Multifaceted Divinities in Japan and Beyond
The Hebrew University of Jerusalem and Tel-Aviv University
May 29-31, 2016
The Israeli Association of Japanese Studies (IAJS) is glad to announce an international workshop on Japanese medieval divinities, which will be held at the Hebrew University of Jerusalem and Tel-Aviv University on May 29-31, 2016. The workshop is dedicated to the memory of the Late Prof. R.J. Zwi Werblowsky (Hebrew University), a renowned scholar of comparative religion, who passed away last summer.
The workshop seeks to examine the confluence of various religious systems in medieval Japan through portraits of individual, often multifaceted or pantheon-like, divinities. While investigating the complex identity of these divinities, the presentations will look more broadly at the dialectics of Buddhism (and other imported traditions) and localism, which shaped and disseminated all aspects of Japanese religiosity.
Throughout the medieval period the pantheon was continuously shaped and re-shaped both by inner currents within the religious sphere and by social, geographical and political circumstances specific to Japan. This concurrence is manifested in the multiple and chaotic identities of individual divinities. Rather than mere objects of worship, these divinities functioned as powerful and efficacious figures that shaped reality through complex ritual systems.
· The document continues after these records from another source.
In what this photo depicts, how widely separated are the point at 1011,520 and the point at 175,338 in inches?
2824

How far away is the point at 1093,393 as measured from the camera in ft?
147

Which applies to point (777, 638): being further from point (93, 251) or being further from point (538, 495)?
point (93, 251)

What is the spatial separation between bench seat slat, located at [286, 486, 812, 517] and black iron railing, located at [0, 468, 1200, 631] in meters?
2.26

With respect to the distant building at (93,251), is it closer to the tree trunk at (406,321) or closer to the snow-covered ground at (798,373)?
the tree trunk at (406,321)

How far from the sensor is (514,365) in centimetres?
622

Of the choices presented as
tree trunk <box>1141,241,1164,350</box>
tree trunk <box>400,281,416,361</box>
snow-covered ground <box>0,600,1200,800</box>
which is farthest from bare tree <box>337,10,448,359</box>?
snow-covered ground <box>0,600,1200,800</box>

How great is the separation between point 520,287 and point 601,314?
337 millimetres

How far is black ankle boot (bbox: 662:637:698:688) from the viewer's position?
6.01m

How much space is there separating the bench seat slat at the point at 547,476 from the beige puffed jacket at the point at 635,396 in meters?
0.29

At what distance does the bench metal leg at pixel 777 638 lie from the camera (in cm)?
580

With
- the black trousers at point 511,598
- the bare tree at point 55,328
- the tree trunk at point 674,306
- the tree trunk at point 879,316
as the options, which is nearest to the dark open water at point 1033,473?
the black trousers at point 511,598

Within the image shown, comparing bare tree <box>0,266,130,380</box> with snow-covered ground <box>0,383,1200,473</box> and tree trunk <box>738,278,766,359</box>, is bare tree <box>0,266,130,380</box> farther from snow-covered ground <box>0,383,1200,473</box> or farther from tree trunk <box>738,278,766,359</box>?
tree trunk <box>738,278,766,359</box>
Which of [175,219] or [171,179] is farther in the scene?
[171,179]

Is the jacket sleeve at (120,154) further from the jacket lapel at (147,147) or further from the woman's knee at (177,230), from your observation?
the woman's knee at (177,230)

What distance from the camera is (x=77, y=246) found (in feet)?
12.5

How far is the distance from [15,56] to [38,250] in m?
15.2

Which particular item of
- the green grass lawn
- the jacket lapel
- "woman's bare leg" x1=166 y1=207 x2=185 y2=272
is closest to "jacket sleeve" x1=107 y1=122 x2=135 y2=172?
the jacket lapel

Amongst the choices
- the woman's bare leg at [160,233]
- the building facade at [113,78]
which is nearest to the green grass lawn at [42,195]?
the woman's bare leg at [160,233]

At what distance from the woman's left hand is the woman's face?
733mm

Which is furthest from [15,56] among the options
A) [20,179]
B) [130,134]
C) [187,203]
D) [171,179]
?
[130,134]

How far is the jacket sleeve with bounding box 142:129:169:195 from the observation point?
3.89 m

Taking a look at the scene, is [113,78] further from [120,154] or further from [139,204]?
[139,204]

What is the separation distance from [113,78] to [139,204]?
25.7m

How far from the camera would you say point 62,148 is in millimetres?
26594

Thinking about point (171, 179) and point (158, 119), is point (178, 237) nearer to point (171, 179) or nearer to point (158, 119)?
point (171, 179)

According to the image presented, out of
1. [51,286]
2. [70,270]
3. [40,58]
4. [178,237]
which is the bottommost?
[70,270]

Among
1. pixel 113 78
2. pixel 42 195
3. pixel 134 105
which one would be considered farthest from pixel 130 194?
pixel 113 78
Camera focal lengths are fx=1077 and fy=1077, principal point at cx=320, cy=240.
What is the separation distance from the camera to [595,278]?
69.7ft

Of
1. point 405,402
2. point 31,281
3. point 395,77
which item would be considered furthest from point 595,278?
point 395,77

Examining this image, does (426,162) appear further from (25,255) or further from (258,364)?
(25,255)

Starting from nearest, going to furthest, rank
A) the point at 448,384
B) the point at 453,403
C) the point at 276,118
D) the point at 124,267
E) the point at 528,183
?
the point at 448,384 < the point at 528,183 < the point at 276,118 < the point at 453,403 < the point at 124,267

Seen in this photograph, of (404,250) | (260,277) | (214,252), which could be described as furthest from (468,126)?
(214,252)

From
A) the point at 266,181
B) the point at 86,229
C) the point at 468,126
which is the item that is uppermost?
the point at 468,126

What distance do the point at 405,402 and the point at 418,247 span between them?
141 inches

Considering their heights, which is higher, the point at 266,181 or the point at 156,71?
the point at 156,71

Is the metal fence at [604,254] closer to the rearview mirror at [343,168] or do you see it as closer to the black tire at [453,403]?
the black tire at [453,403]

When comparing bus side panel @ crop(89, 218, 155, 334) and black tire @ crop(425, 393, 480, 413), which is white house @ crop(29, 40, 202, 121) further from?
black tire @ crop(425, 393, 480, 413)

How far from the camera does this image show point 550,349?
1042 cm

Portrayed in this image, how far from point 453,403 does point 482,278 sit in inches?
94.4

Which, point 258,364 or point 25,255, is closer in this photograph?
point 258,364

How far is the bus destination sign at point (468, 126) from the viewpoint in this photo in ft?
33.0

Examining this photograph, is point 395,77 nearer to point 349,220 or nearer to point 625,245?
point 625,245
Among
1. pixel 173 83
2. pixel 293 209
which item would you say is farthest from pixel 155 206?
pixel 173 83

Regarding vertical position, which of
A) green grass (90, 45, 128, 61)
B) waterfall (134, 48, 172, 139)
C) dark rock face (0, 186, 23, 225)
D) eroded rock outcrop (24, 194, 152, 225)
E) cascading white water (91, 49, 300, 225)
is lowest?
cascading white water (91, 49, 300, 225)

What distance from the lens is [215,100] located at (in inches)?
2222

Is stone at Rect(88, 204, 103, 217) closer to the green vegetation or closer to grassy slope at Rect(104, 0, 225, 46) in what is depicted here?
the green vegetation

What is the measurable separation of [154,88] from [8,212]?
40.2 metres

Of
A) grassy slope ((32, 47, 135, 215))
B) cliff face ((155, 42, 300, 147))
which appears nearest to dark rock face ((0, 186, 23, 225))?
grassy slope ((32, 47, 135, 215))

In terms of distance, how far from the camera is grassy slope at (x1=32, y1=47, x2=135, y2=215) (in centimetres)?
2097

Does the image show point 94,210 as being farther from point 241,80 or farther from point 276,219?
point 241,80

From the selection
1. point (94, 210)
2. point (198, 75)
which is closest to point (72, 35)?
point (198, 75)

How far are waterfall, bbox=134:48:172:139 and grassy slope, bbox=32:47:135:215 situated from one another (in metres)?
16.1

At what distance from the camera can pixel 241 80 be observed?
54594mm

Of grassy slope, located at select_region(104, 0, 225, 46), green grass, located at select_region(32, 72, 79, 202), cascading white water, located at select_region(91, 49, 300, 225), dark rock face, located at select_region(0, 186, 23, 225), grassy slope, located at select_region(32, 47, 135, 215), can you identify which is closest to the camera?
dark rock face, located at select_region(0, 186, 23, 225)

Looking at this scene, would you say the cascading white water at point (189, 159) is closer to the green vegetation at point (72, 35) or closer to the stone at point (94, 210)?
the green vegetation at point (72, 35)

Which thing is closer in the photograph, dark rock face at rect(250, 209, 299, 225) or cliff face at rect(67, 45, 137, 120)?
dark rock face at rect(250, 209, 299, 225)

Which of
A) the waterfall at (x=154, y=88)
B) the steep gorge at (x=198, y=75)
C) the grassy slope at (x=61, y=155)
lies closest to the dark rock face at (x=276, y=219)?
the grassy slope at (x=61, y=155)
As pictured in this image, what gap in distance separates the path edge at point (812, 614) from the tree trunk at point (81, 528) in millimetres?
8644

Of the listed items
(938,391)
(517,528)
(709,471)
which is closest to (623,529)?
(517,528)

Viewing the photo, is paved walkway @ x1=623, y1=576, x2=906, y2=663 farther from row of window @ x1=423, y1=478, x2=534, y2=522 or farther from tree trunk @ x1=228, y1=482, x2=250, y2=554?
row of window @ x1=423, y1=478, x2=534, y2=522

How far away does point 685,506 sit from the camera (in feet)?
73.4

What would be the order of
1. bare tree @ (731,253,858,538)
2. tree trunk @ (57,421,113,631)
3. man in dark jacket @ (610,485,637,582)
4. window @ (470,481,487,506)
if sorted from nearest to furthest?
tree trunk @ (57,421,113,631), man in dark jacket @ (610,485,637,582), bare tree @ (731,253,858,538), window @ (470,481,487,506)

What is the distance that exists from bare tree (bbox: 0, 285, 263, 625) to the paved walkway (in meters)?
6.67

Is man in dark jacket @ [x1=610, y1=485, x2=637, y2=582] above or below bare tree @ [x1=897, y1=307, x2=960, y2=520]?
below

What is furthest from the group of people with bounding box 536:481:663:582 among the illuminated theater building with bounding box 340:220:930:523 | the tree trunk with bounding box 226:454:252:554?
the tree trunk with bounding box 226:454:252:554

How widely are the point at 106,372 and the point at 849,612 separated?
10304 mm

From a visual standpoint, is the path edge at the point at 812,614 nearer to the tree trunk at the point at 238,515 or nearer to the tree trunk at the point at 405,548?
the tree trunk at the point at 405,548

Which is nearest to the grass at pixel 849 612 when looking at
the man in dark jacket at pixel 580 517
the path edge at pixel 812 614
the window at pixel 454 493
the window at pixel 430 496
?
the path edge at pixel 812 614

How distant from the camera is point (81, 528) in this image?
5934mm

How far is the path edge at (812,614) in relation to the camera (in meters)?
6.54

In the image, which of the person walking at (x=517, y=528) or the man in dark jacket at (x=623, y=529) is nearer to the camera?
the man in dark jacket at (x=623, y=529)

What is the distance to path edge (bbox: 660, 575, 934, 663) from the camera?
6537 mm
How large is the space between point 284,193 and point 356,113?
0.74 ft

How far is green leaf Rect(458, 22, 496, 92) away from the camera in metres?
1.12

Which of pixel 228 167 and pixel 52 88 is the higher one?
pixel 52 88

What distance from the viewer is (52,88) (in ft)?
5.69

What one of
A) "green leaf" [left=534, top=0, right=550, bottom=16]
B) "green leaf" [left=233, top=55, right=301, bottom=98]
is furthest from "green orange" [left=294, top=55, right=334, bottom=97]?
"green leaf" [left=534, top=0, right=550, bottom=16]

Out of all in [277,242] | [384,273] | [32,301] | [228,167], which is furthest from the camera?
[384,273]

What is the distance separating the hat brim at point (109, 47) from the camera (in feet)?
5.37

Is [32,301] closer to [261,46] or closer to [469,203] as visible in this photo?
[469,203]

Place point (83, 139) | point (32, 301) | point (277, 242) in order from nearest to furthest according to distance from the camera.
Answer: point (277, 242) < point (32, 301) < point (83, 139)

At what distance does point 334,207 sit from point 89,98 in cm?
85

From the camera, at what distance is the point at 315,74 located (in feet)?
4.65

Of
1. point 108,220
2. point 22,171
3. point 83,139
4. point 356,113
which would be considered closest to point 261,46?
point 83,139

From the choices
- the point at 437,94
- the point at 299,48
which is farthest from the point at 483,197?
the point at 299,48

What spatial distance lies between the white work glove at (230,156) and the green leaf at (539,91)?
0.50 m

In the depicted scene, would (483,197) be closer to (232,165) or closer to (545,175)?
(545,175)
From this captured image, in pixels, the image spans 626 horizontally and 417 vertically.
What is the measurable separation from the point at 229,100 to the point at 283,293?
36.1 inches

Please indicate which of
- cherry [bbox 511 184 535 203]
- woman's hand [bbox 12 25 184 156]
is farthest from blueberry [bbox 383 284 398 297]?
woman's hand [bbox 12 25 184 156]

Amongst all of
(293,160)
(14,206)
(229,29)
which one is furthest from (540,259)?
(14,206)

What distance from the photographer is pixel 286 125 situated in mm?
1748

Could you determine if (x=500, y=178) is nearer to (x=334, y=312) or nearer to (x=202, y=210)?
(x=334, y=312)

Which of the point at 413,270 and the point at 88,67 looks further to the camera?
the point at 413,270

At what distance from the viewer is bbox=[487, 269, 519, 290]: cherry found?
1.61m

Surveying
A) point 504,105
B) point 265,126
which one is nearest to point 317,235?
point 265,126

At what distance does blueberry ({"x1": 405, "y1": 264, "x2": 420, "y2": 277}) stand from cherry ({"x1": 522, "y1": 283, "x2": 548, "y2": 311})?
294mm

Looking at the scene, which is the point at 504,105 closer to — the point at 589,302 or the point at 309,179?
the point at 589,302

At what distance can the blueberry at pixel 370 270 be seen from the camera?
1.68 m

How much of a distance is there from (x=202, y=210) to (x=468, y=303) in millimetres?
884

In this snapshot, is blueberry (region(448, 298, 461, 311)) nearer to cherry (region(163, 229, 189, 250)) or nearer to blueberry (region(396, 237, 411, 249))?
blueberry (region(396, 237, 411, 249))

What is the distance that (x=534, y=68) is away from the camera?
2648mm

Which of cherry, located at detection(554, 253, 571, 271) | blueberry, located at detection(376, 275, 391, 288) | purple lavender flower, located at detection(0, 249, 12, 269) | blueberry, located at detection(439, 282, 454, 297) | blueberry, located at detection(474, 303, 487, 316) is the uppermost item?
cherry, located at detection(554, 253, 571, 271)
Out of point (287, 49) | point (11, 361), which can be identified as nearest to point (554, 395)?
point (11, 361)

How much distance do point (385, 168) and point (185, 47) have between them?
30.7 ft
They were pivotal entities in the creation of notions of identity, territory and sovereignty, and their combinatory nature had impact on their social and political roles.
The examination of Buddhism and local cults in Japan calls for a broader exploration of the theme in other Asian cultures where divinities of local cults throve under Buddhist and other religious influences. The workshop will thus incorporate a panel dealing with divinities of complex nature in other Asian cultures, and will conclude with a round table discussion on the combinatory phenomenon in a comparative fashion. Our aim is to look beyond the dichotomy of Buddhism and localism with which we start and to open a theoretical discussion on the multivalent identity of Asian gods.
Keynote speaker: Bernard Faure, Columbia University
Among the participants: Abe Yasurō (Nagoya University); Irit Averbuch (Tel-Aviv University); Lucia Dolce (SOAS); Ehud Halperin (Tel-Aviv University); Kadoya Atsushi (Iwaki Meisei University); Sujung Kim (DePauw University); Yagi Morris (SOAS); Or Porath (UCSB); Fabio Rambelli (University of California, Santa Barbara); Gil Raz (Dartmouth College); Jacob Raz (Tel-Aviv University); Carina Roth Al Eid (University of Geneva); Saitō Hideki (Buddhist University); Gaynor Sekimori (SOAS, London); Meir Shahar (Tel-Aviv University); Eviatar Shulman (Hebrew University); Suzuki Masataka (Keio University); Mark Teeuwen (Oslo University).